• [What you will do] The line containing "How far does" and every line after it, through the last, are to be extracted exactly; no other lines belong in the answer.
[BEGIN Information given]
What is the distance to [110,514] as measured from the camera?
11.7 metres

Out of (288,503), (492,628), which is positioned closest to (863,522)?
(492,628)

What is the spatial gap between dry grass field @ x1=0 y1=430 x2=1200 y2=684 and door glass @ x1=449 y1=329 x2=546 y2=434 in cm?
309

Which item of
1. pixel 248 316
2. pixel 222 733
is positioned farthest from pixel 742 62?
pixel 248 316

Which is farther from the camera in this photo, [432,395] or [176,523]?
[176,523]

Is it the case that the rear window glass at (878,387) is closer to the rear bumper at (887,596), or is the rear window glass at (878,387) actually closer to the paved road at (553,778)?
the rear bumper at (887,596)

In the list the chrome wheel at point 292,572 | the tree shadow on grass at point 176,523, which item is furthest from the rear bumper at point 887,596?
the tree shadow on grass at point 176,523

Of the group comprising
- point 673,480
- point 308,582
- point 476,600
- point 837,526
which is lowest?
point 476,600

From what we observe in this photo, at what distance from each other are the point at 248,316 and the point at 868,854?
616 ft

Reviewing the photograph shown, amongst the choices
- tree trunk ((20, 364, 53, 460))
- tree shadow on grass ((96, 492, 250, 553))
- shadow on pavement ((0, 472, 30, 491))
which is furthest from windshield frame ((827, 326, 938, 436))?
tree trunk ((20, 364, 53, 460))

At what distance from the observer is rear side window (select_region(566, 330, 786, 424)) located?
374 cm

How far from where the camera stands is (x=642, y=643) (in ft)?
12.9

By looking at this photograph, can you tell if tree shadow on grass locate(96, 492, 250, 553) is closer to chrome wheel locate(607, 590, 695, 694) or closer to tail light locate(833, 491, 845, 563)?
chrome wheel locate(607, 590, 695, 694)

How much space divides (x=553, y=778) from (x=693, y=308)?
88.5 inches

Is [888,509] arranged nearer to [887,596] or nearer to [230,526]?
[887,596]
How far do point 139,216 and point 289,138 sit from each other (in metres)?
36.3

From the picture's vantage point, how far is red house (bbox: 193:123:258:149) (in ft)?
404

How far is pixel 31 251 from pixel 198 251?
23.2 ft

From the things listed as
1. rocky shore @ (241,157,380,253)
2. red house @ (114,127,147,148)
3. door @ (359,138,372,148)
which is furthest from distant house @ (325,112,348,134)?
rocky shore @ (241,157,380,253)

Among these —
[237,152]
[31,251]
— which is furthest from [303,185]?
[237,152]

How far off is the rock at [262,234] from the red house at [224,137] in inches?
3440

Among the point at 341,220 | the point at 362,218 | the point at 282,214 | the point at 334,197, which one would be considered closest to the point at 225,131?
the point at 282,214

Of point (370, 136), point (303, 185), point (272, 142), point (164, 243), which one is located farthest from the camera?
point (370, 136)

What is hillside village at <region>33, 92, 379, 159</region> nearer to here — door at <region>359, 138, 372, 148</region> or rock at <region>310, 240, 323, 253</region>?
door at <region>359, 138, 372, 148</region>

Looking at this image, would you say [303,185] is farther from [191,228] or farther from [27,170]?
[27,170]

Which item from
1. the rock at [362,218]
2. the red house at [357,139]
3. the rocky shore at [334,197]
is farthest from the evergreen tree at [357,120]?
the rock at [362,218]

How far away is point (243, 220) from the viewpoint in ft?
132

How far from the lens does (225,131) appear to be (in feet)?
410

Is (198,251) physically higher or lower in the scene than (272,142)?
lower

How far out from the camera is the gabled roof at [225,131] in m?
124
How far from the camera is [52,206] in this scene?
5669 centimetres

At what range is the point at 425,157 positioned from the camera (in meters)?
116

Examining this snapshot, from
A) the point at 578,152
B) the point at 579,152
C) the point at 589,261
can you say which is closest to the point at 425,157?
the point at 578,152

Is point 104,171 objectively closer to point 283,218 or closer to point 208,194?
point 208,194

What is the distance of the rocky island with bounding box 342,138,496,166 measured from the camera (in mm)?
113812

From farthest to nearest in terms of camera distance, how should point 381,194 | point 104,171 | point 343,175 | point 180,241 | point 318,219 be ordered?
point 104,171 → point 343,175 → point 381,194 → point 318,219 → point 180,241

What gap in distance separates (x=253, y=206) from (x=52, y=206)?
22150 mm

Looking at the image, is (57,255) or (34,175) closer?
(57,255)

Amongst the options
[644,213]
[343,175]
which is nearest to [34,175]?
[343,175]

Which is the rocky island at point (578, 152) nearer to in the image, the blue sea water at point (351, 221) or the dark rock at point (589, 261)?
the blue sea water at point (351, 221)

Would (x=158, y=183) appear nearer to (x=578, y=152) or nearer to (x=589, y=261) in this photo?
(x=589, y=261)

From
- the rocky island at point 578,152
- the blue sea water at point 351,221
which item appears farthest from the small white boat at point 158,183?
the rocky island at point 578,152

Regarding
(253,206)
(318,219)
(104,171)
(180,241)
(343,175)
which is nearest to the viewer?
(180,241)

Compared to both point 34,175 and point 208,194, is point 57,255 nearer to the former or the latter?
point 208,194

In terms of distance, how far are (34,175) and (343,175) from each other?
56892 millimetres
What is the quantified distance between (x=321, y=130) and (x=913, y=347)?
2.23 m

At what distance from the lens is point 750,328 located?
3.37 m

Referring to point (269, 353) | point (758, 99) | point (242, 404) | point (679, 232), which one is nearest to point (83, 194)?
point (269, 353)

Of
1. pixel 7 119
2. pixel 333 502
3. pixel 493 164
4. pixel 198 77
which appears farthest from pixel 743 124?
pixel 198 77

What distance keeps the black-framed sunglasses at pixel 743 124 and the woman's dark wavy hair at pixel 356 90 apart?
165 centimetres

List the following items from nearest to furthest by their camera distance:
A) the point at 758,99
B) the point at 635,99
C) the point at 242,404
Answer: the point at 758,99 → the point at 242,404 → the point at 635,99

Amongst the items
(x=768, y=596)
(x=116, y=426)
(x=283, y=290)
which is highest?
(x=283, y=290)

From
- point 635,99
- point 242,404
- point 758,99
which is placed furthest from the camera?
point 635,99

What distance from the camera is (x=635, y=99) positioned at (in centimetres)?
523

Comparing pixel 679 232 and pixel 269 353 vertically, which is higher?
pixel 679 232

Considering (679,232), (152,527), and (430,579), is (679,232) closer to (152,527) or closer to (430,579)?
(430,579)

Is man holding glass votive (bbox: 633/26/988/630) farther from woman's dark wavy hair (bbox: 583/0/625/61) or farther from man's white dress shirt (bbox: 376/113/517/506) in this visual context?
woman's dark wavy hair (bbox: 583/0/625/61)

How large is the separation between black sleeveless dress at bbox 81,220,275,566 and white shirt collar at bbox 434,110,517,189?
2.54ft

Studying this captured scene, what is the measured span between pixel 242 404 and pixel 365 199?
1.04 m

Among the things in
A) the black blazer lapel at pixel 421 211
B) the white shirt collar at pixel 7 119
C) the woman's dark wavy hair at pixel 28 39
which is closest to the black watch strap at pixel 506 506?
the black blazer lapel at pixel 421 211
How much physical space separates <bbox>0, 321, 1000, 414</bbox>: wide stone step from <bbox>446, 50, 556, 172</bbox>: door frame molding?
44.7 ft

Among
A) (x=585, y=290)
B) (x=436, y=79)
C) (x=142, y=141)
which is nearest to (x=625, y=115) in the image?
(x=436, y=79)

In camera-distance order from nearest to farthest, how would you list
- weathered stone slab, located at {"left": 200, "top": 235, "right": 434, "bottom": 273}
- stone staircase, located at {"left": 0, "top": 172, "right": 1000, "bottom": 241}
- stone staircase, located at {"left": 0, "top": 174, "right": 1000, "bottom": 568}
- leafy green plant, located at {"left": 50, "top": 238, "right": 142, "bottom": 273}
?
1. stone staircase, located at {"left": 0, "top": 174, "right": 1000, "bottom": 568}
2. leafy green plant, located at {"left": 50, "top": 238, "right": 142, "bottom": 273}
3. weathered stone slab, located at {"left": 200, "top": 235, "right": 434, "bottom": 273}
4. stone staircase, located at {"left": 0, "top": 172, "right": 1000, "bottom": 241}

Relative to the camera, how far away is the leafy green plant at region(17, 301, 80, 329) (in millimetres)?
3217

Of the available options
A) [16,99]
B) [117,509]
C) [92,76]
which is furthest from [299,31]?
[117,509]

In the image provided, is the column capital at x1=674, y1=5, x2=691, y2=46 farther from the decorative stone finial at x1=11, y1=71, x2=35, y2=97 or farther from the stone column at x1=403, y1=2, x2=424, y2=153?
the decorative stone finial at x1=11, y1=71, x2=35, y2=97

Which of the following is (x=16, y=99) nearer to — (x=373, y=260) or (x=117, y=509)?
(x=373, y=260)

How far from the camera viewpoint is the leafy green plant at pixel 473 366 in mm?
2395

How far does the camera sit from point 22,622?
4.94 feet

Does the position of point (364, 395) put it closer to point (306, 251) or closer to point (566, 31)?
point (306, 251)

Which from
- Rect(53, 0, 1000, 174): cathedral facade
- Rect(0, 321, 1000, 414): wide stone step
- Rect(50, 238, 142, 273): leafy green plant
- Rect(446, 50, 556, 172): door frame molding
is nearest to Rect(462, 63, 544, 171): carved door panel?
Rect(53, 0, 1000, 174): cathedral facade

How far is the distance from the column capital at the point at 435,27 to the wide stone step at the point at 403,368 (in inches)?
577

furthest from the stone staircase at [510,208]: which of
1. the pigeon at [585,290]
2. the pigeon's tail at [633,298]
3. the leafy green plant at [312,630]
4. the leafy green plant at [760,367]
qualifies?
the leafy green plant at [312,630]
[END Information given]
• [The answer]
How far does the camera sit from point 22,622?
4.94 feet

Does the position of point (364, 395) put it closer to point (306, 251) or closer to point (566, 31)?
point (306, 251)

Which from
- Rect(53, 0, 1000, 174): cathedral facade
- Rect(0, 321, 1000, 414): wide stone step
- Rect(50, 238, 142, 273): leafy green plant
- Rect(446, 50, 556, 172): door frame molding
is nearest to Rect(462, 63, 544, 171): carved door panel?
Rect(53, 0, 1000, 174): cathedral facade

How far is the distance from the column capital at the point at 435,27 to the wide stone step at the point at 403,368 (in inches)?
577

furthest from the stone staircase at [510,208]: which of
1. the pigeon at [585,290]
2. the pigeon's tail at [633,298]
3. the leafy green plant at [312,630]
4. the leafy green plant at [760,367]
qualifies?
the leafy green plant at [312,630]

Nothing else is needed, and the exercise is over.